The Republican People’s Party (CHP), traditionally the most important opposition party but also a bastion of state-centric policies, is increasingly championing sociopolitical freedoms, and many of its deputies are demonstrably liberal. One of its MPs, Şafak Pavey, for example, was awarded the 2012 International Women of Courage Award by the US Department of State for advocating on behalf of women and human rights. The Kurdish nationalist Peace and Democracy Party (BDP) also shows signs of liberalizing, and it has done more than any other party to embrace the diversity of Turkey’s population. BDP-run local governments provide public services not only in Kurdish and Turkish, but also in Armenian and Syriac, in a fitting bow to the country’s linguistic and religious minorities. Another example comes from a member of the Right-wing Nationalist Movement Party (MHP), Meral Akşener, who has used her position in the parliament as a bully pulpit to denounce Erdoğan. She is widely expected to be the first woman to seriously contest the Turkish presidency this summer against the AKP candidate. And there is even mutiny within the ranks of the AKP: having clearly terminated its support for the party, the Gülen movement and its Zaman newspaper are now leading the charge in challenging Erdoğan’s authoritarianism.

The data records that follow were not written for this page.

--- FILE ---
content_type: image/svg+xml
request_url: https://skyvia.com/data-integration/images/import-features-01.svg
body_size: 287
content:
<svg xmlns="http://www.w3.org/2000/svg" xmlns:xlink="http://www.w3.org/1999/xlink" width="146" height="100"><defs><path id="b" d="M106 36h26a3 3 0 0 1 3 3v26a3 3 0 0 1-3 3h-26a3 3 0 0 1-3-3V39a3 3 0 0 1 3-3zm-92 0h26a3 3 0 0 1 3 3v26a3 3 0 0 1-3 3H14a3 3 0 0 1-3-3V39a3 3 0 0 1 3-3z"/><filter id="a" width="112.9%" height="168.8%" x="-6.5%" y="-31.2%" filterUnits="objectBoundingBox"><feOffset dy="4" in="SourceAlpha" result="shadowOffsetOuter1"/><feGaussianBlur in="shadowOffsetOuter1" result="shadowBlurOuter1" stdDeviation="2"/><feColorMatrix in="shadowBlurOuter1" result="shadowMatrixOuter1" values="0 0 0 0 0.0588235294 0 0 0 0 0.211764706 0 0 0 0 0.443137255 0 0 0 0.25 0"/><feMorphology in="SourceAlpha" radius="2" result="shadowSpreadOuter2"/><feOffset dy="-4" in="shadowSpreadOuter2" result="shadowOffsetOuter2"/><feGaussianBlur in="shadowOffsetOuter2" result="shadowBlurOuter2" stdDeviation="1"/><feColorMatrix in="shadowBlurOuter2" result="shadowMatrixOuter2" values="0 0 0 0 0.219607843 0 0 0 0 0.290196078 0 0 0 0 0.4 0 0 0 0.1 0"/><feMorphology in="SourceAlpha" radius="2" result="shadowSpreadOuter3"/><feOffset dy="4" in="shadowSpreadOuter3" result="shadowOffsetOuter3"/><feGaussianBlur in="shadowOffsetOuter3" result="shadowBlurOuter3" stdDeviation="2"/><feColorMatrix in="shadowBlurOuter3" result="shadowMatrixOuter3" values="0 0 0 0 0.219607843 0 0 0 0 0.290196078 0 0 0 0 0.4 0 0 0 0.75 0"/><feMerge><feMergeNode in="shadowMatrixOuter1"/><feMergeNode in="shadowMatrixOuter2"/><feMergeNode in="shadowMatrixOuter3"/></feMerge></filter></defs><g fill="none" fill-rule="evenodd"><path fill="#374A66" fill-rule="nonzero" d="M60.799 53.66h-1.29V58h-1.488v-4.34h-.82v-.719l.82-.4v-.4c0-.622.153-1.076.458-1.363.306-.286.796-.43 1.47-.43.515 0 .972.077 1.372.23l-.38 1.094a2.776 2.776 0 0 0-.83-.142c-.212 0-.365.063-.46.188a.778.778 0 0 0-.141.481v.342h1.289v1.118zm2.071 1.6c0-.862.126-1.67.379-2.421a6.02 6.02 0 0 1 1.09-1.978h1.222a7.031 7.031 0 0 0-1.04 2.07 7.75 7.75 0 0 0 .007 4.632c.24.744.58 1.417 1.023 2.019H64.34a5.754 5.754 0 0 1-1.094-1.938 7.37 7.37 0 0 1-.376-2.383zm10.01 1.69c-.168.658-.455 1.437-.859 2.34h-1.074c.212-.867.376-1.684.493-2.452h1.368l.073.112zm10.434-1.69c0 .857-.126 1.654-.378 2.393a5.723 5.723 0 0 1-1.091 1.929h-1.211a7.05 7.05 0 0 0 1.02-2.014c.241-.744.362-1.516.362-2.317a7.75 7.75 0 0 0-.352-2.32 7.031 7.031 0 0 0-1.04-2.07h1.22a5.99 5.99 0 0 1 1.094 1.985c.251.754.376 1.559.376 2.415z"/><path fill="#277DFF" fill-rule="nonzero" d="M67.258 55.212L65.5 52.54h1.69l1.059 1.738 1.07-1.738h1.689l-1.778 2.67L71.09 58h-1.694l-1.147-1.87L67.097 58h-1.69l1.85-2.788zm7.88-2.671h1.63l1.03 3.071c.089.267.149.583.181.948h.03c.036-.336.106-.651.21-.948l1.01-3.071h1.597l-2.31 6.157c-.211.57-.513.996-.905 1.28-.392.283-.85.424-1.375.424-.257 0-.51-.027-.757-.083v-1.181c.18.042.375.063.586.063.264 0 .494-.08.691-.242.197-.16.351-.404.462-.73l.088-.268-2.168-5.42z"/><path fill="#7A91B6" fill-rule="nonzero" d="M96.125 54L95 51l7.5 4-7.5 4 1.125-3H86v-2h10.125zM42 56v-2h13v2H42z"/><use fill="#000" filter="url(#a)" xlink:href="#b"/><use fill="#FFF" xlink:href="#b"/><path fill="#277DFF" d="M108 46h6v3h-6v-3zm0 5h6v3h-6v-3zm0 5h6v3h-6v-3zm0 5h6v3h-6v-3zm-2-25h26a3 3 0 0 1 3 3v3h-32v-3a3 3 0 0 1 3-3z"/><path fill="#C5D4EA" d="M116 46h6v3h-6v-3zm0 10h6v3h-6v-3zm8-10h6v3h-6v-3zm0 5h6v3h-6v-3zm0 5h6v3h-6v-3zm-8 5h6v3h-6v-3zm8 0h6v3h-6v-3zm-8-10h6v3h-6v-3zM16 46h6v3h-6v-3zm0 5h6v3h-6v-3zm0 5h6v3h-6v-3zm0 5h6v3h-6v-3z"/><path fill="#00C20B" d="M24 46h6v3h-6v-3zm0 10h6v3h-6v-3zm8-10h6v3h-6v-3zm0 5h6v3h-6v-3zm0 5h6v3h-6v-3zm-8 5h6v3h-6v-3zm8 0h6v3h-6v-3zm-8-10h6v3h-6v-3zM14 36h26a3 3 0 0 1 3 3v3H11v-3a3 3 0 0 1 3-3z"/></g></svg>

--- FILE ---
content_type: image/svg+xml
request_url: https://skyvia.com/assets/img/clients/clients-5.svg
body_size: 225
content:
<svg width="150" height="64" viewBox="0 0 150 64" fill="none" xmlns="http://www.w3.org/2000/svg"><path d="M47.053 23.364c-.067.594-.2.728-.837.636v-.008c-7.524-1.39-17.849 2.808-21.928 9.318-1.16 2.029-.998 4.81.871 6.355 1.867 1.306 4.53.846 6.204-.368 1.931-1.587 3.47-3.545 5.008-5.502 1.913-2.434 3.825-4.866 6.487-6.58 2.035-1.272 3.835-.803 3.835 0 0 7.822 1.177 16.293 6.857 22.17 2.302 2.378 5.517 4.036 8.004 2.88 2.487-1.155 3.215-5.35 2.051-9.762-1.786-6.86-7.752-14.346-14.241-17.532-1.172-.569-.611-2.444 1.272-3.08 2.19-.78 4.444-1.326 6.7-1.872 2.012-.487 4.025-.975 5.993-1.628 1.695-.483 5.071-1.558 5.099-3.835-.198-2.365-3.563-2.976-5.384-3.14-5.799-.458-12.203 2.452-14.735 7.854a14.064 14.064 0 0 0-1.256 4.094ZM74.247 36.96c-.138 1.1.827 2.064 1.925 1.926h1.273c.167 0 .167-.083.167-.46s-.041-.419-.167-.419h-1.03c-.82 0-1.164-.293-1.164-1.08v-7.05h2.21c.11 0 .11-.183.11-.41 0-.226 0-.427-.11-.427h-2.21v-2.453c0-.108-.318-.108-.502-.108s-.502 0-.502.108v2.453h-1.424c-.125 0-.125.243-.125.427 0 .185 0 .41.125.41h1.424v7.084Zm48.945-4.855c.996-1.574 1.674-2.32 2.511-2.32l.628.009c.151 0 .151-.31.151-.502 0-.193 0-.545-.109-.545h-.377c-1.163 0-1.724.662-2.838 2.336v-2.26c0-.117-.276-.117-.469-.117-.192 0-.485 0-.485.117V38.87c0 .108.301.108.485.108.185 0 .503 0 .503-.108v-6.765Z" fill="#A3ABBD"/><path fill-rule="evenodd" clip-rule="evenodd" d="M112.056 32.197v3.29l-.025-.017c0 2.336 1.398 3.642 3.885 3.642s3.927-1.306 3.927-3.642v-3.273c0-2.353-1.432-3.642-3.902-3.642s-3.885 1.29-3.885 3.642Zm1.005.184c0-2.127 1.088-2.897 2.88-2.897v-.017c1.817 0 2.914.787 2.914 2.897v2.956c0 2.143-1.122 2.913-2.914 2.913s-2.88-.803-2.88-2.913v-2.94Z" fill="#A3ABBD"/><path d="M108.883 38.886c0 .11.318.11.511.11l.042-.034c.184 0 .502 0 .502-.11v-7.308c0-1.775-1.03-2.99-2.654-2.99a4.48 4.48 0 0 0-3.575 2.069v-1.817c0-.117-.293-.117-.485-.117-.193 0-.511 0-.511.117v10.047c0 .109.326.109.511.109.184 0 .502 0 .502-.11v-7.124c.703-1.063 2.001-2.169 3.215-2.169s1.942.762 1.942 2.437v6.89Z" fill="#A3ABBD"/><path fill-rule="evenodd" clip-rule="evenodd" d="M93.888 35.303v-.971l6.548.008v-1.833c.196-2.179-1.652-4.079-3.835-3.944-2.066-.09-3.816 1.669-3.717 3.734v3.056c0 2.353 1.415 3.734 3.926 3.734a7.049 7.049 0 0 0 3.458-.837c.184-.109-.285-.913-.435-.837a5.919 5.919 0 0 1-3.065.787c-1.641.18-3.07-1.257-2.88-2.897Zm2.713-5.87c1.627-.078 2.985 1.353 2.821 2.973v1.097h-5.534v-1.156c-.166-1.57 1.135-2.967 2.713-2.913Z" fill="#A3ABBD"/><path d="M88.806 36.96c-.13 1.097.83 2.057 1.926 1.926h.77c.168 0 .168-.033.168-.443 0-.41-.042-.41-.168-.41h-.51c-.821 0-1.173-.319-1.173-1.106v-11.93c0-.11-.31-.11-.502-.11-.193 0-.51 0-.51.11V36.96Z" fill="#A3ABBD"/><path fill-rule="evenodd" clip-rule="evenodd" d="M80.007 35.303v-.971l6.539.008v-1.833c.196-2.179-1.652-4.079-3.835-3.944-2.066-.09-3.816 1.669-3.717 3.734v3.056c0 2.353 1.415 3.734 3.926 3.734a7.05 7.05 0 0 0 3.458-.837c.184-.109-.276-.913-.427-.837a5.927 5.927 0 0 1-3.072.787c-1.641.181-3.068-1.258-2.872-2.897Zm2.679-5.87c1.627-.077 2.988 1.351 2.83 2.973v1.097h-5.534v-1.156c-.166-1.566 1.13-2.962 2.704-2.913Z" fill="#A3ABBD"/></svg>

But even those who have remained loyal to Erdoğan’s party have been pushing back against his more authoritarian tendencies. Turkish president Abdullah Gül, a former AKP prime minister and a respected figure within the party, will remain as a check and balance. Although he has generally worked with Erdoğan, Gül has also often watered down legislation that would have enabled Erdoğan to consolidate power over the judiciary.
Other institutions, including the high courts, will also push back in favor of liberal democracy. Key among them is the Turkish constitutional court, which has already acted to take down Erdoğan’s Twitter ban. Turkey has a democratic constitution, and the court’s job is to protect it. What is more, as a signatory state to the European Convention on Human Rights, the Turkish courts recognize the European Court of Human Rights (ECHR), a bastion of liberal democracy, as the ultimate source of legal opinion on human rights issues and as a supra-national court of appeals. Regardless of who sits on the bench, the Turkish constitutional court, with the ECHR in the background, will likely push to safeguard liberal democracy in Turkey. As the constitutional court rises in stature so will its chief justice, Haşim Kılıç, who is also now mentioned as a potential candidate to run for presidency in August, challenging an anticipated bid by Erdoğan.
Despite their diversity, Turkey’s liberals have been united around the unwritten manifesto of the Gezi Park rallies in May and June last year. At that time, when the police moved in to crack down on a tiny group of environmentalists who were trying to save Istanbul’s downtown Gezi Park from being torn down to make way for a shopping mall, millions of Turks poured into the streets of Istanbul, and soon after all other Turkish cities, to defend the right of the Gezi Park protestors to demonstrate. The unwritten manifesto of the Turkish liberals, as coalesced during Gezi Park rallies, can therefore be seen as respect for the environment and urban space and more importantly, respect for the freedoms of expression, assembly, media and association.
Since 2002, Turkey has risen thanks to Erdoğan. But his illiberalism and preference for majoritarianism are preventing Turkey from taking the next step and becoming a high-income country. The country will continue to rise despite him, and it is Turkey’s liberals, the country’s new agents of change, who will lead the way.